The important thing is to understand what you're doing rather than to get the right answer

It won't do you a bit of good to review math
It's so simple
So very simple
That only a child can do it!
--- Tom Lehrer, "New Math"

I had a hangover all day long at work. Ugh.

***

In Math Concepts, we reviewed last week's material (Venn diagrams and graphs), had the weekly quiz, and then turned our collective attention (such as it was) to numeration systems. Well, really just the one: our current Arabic-Indian-derived numeration system, with its emphasis on place value. That is, in our system, the value of numbers represented by digits is determined by the place in the number. So when you subtract, say,
256-
132,
you start at the right and say, "six minus two is four" --- and then where most people would go on to say, "five minus three is two," you should actually say "fifty minus thirty is twenty," because even though you're writing single digits, what you're really doing is subtracting three tens from five tens. Which is all very elementary, but it's good to be precise in your terms, mathematically speaking.

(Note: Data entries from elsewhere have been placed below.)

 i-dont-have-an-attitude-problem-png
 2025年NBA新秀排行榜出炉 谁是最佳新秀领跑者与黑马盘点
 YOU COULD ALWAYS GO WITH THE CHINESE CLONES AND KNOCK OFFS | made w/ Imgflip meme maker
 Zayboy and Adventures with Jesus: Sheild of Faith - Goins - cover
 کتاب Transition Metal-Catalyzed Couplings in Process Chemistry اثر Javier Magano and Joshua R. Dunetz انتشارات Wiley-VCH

We also briefly talked about other number systems than base-ten. For example, what we write as 15 in our base-ten system is written, in base-five, as 30(f). Seems simple, because 30 is twice 15, just as 10 is twice 5, but it's not that easy. It's 30(f) because in base-five, fifteen is counted out:
1 2 3 4 10 11 12 13 14 20 21 22 23 24 30, or three groups of five.

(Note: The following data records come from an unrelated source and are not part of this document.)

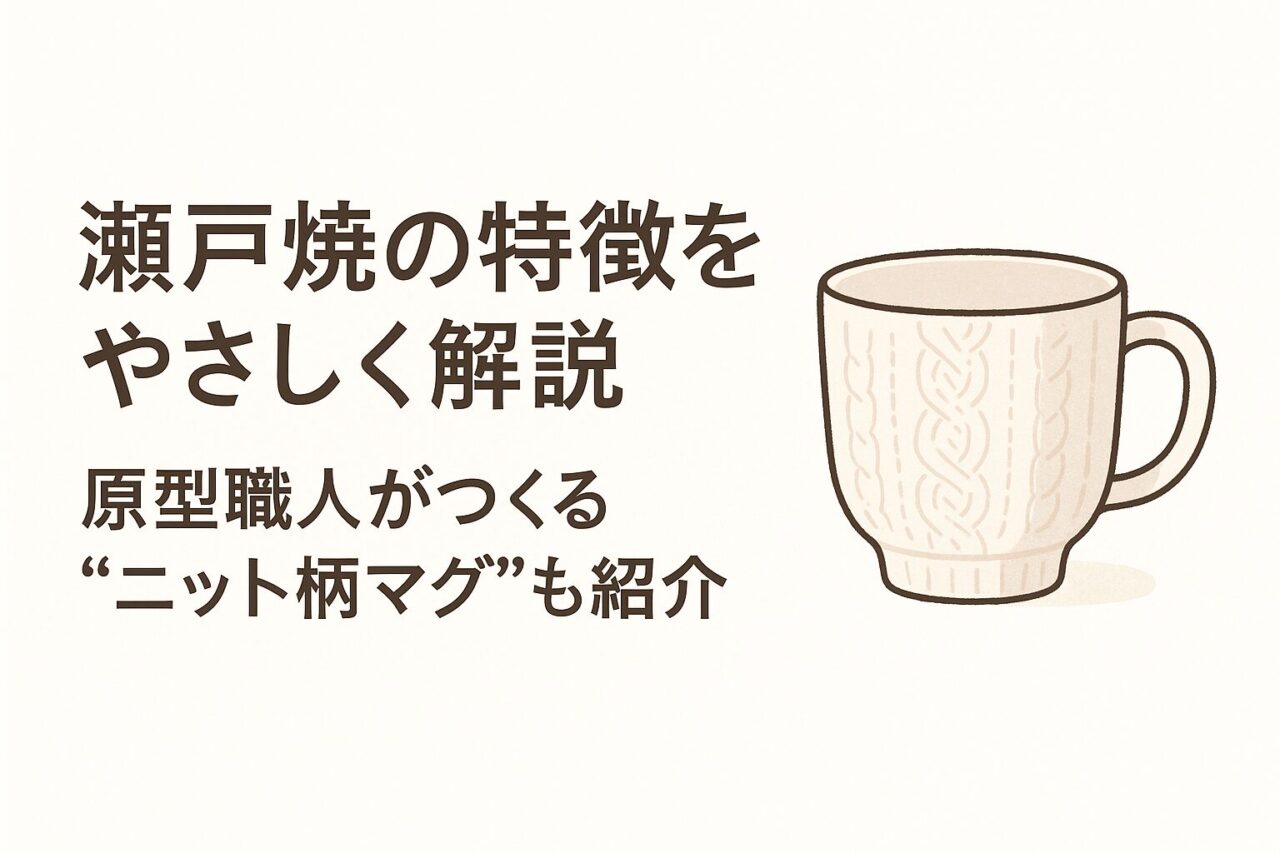 瀬戸焼の特徴をやさしく解説｜原型職人がつくる“ニット柄マグ”もオンラインショップで購入OK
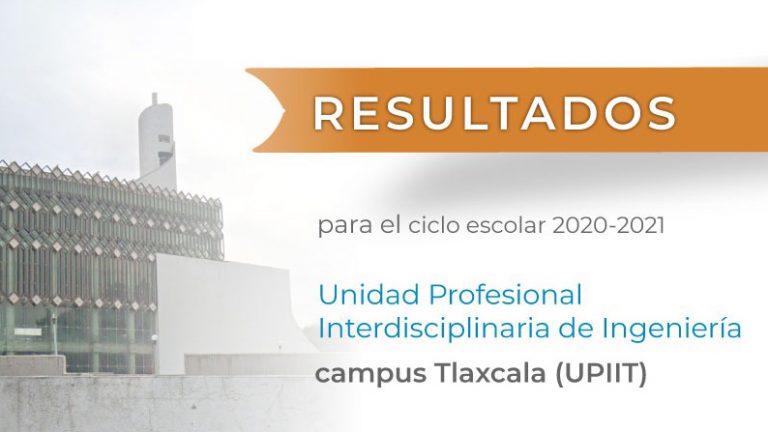 IPN publica lista de resultados para la UPIIT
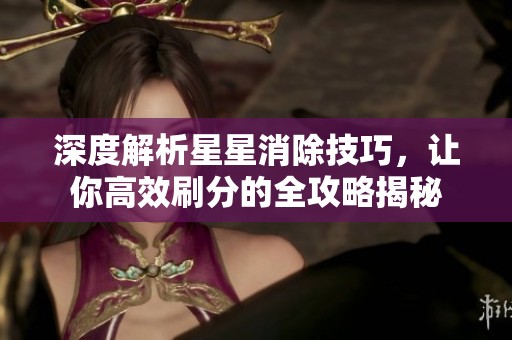 深度解析星星消除技巧，让你高效刷分的全攻略揭秘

So what is 38 in base-five? If 15 is 30(f), does 38 become 76(f)?

No.

It's 123(f). 38 is 25 + 10 + 3. Twenty-five is base-five's 100, so you write that first 25 as 100(f). Ten is two groups of five, so it's 20(f). And three ones is still 3(f). Voila! 123!

Now you can understand Tom Lehrer's song, linked above.

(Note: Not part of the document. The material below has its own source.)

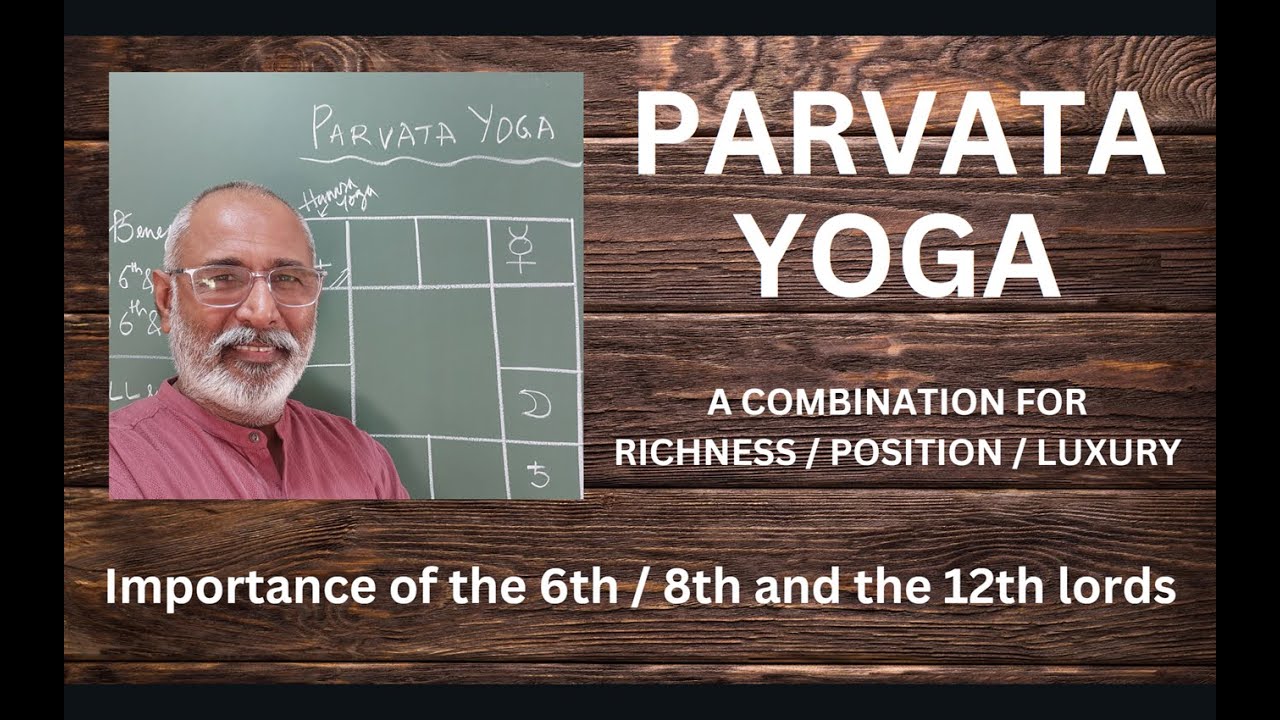 Class - 452 // Parvata Yoga : A Combination for Richness / Position / Luxury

Finally, we went over the properties of addition. The new one on me was the closure property. This says that for every set, if you do a certain operation (say, addition) and the result is a number not in that original set, the set is not closed for that operation. If the result of the operation is only numbers in the set, it's closed.

For example.

The set of {4,9} is an open set for addition, because 4 + 9 = 13 which is not in the set.
The set of {even numbers} is closed for addition, because any even number plus any other even number is always an even number.
The set of {odd numbers} is open for addition, because any odd number plus any odd number is an even number, which is not in the set.

Fascinating stuff, eh? No? ...Fine. Then here is an X-ray of a cell phone inside a prisoner's anal cavity.

2 comments:

Janet said...

Ok, I haven't had my coffee yet this morning, but I am just not grasping this base-5 stuff.

Chance said...

Non omnia possumus omnes.

It is rather confusing, made morte so by the use of base-ten logic to the base-five system (because, as we don't use it, we lack the terms to adequately describe it).

Base-ten has place values of one, ten, and hundred (and so on). Base-five has one, five, and twenty-five (five squared). So our 50 (two 25s) is 200(f) --- or two 100s in base-five. And 55 would be written 210, because 5 is base-five's 10.

Clear as glass, now! :)

A far more perplexing question is why I have to write a word verification to comment on my own blog.